> Aim of the exercise
Copy word for word the part of the excerpt on SGX below, starting at "FY2025 results and" and ending at "highest since listing.".

> Page excerpt
┄┄┄┄┄┄┄┄┄┄

Overlay all of that with 2025 AGM commentary that SGX’s FX business is now among the world’s top three exchange‑backed OTC FX venues by volume, with a sales footprint spanning 12 major cities worldwide, and you can see why derivatives and FICC (fixed income, currencies, commodities) are treated as the structural growth pillars of the group. [24]


Fundamentals: revenue, earnings and dividends

FY2025 results and margins

From SGX’s own FY2025 disclosures and investor‑day commentary, plus detailed AGM coverage, a clear picture emerges of a bourse operator whose multi‑asset strategy is working: [25]

  • Group net revenue for FY2025 rose about 11.7% to nearly S$1.3 billion, the highest since listing.

┄┄┄┄┄┄┄┄┄┄

> Dataset entries

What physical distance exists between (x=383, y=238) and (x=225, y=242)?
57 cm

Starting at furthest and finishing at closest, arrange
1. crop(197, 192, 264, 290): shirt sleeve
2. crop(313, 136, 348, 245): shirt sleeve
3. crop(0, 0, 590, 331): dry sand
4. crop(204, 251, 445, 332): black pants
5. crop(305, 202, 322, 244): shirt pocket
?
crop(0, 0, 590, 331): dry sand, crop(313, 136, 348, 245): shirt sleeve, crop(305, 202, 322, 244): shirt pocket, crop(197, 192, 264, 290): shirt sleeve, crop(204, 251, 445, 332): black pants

┄┄┄┄┄┄┄┄┄┄

> Problem solution
FY2025 results and margins

From SGX’s own FY2025 disclosures and investor‑day commentary, plus detailed AGM coverage, a clear picture emerges of a bourse operator whose multi‑asset strategy is working: [25]

  • Group net revenue for FY2025 rose about 11.7% to nearly S$1.3 billion, the highest since listing.